• [INFORMATION GIVEN]:
━━━━━━━━━━━━━━━━

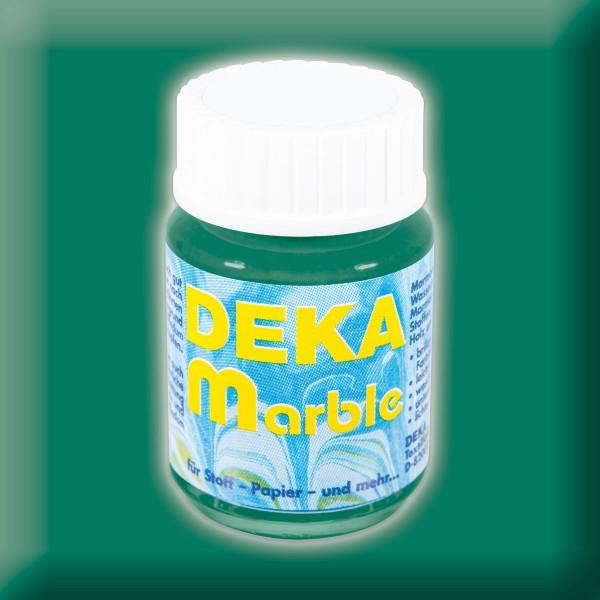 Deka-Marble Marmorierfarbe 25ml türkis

━━━━━━━━━━━━━━━━

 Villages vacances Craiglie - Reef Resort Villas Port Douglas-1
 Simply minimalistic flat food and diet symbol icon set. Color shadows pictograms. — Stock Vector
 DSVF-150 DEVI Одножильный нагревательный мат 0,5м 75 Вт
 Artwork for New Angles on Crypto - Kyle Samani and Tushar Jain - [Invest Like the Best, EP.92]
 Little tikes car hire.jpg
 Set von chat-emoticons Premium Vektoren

━━━━━━━━━━━━━━━━

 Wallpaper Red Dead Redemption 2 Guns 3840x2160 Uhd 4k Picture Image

━━━━━━━━━━━━━━━━

• [EXERCISE PROMPT]: In the listing above, transcribe exactly everything from the line containing "Artwork for New" down to the line containing "Set von chat-emoticons Premium Vektoren", including both and nothing more.

• [EXERCISE RESPONSE]:
 Artwork for New Angles on Crypto - Kyle Samani and Tushar Jain - [Invest Like the Best, EP.92]
 Little tikes car hire.jpg
 Set von chat-emoticons Premium Vektoren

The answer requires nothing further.